Giacinto Mortola, mentre faceva il numero del cellulare di sua figlia, cercò di ricordarsi che cosa, lui e la Rita, avessero risposto, ma non gli venne in mente nulla di apprezzabile. Il telefono dava non raggiungibile. Succedeva sempre così, il venerdì, se aspettava troppo a chiamarla.

Annalisa staccava tutto perché doveva prepararsi per uscire. Appoggiò la cornetta e si concentrò sulle pagine.
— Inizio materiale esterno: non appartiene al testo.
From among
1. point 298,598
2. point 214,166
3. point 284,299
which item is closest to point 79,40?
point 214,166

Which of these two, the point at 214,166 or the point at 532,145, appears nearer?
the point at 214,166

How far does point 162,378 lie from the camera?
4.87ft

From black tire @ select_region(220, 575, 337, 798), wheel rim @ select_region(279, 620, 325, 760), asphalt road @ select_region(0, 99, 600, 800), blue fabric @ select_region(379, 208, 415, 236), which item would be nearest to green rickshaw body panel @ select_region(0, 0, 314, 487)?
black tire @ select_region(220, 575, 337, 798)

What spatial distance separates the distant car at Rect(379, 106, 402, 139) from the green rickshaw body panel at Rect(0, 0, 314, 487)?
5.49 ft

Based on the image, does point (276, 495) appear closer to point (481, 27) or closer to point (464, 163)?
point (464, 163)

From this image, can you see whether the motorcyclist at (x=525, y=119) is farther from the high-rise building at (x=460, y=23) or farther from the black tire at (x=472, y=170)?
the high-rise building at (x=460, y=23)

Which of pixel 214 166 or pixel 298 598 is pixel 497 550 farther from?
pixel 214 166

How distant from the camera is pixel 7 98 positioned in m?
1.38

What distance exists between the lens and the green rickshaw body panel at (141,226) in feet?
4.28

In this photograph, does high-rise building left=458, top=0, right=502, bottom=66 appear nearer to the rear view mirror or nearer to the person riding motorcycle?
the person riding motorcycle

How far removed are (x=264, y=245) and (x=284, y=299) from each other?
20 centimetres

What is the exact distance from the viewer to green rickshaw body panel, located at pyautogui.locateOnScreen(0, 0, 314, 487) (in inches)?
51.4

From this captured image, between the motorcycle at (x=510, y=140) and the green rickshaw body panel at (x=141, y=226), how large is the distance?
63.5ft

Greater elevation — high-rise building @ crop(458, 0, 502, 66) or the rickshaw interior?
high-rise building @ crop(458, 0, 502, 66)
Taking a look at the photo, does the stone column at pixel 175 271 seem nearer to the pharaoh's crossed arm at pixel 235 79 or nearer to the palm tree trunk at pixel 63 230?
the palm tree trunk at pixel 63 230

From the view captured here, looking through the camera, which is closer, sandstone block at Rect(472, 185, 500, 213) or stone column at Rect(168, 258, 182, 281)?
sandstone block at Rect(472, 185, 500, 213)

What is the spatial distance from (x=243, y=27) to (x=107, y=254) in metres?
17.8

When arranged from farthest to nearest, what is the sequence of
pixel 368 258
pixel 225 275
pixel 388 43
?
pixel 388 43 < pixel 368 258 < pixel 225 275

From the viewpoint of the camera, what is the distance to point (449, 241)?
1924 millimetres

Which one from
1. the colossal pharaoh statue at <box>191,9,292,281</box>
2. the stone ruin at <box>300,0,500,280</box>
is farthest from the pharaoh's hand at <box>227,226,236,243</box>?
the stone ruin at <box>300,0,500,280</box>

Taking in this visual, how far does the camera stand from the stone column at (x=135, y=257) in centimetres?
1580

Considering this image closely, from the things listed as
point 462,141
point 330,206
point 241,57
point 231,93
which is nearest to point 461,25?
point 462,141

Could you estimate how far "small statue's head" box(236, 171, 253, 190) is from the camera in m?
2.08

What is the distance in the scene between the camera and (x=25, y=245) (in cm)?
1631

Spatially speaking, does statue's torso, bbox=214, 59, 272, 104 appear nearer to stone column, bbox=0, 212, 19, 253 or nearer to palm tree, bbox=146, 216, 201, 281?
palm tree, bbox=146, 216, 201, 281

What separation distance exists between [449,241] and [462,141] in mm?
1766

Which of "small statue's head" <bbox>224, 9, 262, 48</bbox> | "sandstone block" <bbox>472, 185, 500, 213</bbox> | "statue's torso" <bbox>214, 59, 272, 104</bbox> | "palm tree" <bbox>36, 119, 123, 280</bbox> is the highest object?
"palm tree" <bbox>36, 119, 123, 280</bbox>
Sua figlia gli tornò in mente quando il caporedattore centrale fece il nome di Simone Perasso. Forse perché la notizia della tragica scomparsa dell'ex calciatore gli provocò un improvviso senso di privazione. Era una cosa diversa, non c'era paragone, ma il fatto di non aver parlato ad Annalisa, quel venerdì sera, aumentò in lui il rimpianto. Per non aver trovato sua figlia, per non aver più visto Simone Perasso. E per tante altre cose.

Così, mentre il caporedattore ancora gli parlava, cercò di ricostruire il primo incontro con Simone Perasso.